La polémique monte autour de l’annonce par le gouvernement d’une hausse significative des droits d’inscription pour les étudiants étrangers extra-communautaires. Car au même moment, la Cour des comptes échafaude plusieurs scénarios de hausse pour les étudiants français, malgré les démentis du MESRI sur le suivi de ces recommandations. Pourtant, lire le rapport de la Cour des comptes permet d’avoir une approche beaucoup plus sereine de ce débat, loin des hurlements, dans un sens ou dans l’autre.

Des postures souvent théologiques

D’un côté les ultras de la hausse, de l’autre les misérabilistes : c’est je crois les termes du débat complètement irrationnel qui agite régulièrement notre pays. Autour de positions tranchées, des universitaires s’affrontent : dans Le Monde Alain Trannoy (AMU) et sa proposition de « prêt à remboursement contingent », et à l’opposé (entre autres) dans Libération, Léonard Moulin, David Flacher & Hugo Harari-Kemardec.

Mais de quoi parle-t-on autour des droits d’inscription ? Les partisans d’une augmentation, comme leurs détracteurs, s’écharpent toujours de façon fantasmatique, comme si la seule solution se situait entre le maintien à 170 € ou l’augmentation à 5000€ ! Ces 2 positions interdisent de fait tout échange rationnel.

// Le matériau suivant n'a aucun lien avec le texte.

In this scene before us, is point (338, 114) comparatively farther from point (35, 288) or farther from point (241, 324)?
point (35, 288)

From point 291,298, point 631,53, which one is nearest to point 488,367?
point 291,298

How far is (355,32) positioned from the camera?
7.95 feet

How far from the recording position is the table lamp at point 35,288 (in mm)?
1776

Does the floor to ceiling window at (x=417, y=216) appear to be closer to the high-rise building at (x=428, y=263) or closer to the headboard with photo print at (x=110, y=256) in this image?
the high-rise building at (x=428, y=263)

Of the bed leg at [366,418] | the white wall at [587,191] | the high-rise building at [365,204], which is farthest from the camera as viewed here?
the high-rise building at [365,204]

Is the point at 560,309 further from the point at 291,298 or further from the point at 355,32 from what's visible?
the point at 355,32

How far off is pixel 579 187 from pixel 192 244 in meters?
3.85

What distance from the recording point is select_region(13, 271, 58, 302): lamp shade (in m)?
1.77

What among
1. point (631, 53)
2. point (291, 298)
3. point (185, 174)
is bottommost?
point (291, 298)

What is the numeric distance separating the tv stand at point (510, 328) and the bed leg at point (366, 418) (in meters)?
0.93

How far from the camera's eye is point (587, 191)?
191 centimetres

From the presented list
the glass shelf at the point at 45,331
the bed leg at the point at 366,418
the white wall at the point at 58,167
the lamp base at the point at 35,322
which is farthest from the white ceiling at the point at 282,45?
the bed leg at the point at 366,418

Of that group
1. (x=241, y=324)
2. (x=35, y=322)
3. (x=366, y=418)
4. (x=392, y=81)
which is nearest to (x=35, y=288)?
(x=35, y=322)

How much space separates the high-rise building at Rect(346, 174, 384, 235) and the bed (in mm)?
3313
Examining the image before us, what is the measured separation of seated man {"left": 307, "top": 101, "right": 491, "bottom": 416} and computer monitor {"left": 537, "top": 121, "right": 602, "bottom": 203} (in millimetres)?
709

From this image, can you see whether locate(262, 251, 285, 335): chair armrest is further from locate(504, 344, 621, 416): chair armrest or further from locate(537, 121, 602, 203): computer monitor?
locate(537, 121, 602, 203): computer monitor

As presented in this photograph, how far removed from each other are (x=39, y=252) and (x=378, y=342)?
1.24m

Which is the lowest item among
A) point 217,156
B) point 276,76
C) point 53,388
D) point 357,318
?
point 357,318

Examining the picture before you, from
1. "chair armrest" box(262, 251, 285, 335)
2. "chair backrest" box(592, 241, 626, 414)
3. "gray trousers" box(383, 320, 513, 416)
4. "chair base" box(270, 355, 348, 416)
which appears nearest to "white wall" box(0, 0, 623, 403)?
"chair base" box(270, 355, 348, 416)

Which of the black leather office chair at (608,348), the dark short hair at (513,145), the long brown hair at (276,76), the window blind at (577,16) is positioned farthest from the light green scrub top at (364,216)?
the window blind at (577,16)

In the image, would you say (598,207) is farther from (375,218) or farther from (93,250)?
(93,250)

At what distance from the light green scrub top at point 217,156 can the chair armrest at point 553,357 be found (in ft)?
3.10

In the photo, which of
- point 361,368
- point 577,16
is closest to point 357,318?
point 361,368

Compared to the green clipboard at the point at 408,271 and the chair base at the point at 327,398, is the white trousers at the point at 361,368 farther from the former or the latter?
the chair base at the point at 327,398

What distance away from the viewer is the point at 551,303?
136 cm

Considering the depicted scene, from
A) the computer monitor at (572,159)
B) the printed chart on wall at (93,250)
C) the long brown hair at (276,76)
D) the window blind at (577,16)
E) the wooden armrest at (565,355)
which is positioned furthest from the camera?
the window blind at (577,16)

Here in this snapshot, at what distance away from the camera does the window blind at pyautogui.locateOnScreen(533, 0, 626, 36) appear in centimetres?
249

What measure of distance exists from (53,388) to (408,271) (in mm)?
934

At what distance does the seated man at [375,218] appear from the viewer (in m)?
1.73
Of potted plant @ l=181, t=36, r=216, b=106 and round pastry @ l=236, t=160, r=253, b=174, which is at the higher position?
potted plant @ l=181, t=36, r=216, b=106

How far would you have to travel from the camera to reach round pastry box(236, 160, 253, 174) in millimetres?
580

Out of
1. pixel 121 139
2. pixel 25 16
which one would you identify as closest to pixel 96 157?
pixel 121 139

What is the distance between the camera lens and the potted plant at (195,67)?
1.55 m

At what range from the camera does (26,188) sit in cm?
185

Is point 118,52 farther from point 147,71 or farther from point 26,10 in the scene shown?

La Cour des comptes remarque d’ailleurs qu’une hausse de 10% ne ferait que remettre « à niveau » ce qui a été gelé par les pouvoirs publics (et je n’évoque pas la suppression de la cotisation de sécurité sociale).

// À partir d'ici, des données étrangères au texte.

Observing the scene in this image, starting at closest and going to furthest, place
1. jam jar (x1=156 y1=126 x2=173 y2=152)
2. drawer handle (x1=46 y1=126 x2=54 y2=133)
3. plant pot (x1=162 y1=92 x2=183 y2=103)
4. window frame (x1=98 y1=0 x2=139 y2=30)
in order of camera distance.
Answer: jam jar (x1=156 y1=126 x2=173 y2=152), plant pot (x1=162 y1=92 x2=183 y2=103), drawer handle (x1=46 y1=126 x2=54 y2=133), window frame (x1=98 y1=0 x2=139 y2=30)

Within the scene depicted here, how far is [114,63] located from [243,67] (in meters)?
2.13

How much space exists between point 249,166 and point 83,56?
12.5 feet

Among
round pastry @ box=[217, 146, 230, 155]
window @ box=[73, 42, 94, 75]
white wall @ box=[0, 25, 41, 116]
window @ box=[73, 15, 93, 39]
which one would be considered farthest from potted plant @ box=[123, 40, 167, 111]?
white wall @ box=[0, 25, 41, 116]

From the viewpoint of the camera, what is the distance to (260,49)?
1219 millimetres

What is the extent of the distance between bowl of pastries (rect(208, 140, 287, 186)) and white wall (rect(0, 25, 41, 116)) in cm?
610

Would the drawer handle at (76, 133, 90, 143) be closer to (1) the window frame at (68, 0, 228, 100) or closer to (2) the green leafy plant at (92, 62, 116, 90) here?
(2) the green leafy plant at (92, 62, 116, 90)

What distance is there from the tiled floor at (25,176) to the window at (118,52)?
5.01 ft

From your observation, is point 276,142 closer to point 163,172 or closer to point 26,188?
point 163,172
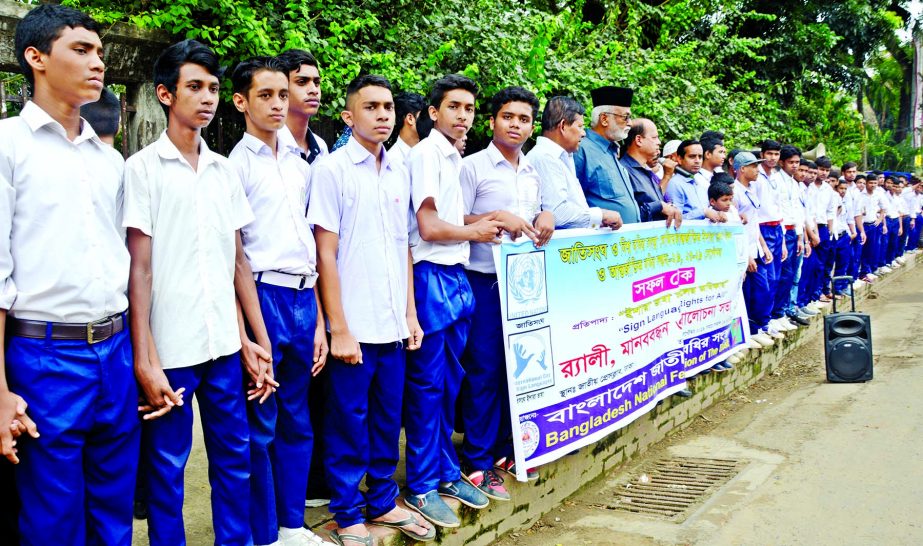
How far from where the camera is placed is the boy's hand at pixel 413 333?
12.9 feet

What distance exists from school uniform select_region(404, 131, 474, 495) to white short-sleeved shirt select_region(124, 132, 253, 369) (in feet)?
3.81

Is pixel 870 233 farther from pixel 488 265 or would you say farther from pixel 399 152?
pixel 399 152

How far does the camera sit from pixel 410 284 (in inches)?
157

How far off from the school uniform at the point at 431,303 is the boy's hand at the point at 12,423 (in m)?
1.86

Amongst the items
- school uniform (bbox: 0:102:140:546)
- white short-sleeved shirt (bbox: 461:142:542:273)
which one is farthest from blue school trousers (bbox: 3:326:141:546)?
white short-sleeved shirt (bbox: 461:142:542:273)

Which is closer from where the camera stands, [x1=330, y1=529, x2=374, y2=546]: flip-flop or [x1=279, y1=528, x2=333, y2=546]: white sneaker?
[x1=279, y1=528, x2=333, y2=546]: white sneaker

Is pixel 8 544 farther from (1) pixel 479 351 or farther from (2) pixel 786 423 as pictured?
Answer: (2) pixel 786 423

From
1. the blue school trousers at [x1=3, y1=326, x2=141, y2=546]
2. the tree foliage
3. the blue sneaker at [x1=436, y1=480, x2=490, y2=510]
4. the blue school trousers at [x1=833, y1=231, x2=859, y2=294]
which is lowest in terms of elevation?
the blue sneaker at [x1=436, y1=480, x2=490, y2=510]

Personne en France ne songe en effet sérieusement à aligner notre système sur le système américain. De plus, les propositions d’Alain Trannoy butent sur un obstacle très concret : toutes les expériences de prêt « public » (bonification etc.) dans notre pays se sont révélées des échecs ! Enfin, l’exemple britannique ou encore l’endettement américain peuvent en effet, c’est le moins que l’on puisse dire, inciter à la prudence et ont douché l’enthousiasme de nombreux partisans d’une hausse des frais d’inscription.

Des droits déjà inégaux

La question est plutôt celle que soulève la Cour des comptes : est-il possible qu’un service public continue de proposer une telle diversité de situations ? Car dans le secteur public ou semi-public, la Cour des comptes relève à juste titre l’incohérence et les inégalités générées par la jungle des montants des droits, sans parler des Business schools « consulaires » ou encore de Science Po. Les universitaires oublient souvent qu’ils ne sont pas seuls au monde.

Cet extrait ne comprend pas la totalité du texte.